Part of a data file -
[Begin]

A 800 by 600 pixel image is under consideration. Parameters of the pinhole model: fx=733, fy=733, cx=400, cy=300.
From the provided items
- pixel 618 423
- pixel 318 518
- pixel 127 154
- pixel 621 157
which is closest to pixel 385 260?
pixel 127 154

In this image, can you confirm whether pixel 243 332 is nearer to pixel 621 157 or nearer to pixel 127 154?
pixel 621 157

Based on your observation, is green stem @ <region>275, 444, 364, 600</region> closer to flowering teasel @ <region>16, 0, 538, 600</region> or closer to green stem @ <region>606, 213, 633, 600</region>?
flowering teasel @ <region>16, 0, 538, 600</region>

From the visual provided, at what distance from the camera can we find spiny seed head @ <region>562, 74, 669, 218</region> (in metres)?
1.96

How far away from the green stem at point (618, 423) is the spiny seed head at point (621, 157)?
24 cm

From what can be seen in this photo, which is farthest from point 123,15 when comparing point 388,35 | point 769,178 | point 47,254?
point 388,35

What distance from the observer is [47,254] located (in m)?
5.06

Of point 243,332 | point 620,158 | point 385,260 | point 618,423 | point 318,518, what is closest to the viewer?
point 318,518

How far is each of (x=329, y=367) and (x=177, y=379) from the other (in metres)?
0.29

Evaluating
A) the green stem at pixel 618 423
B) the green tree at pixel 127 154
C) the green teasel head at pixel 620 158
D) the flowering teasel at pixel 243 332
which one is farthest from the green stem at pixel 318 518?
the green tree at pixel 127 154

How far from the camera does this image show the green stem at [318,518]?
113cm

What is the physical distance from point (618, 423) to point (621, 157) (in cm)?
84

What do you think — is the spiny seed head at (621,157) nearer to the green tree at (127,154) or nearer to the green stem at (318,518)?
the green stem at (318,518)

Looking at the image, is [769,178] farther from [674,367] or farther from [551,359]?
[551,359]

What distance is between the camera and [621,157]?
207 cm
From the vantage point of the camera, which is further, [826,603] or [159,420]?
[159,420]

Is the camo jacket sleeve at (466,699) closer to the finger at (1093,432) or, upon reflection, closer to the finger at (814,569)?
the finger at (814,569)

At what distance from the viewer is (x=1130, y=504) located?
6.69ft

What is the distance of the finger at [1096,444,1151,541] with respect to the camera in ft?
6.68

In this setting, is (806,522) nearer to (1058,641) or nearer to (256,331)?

[End]

AIM - Return every line of the entries above that contains the string "spiny". Case counts.

OUTPUT FOR THIS TASK -
From the visual provided, at what distance from the camera can we find spiny seed head @ <region>562, 74, 669, 218</region> (in metres)?
How far away from the green stem at point (618, 423) is the spiny seed head at point (621, 157)?
What do you think — is the spiny seed head at (621,157) nearer to the green tree at (127,154) or nearer to the green stem at (318,518)?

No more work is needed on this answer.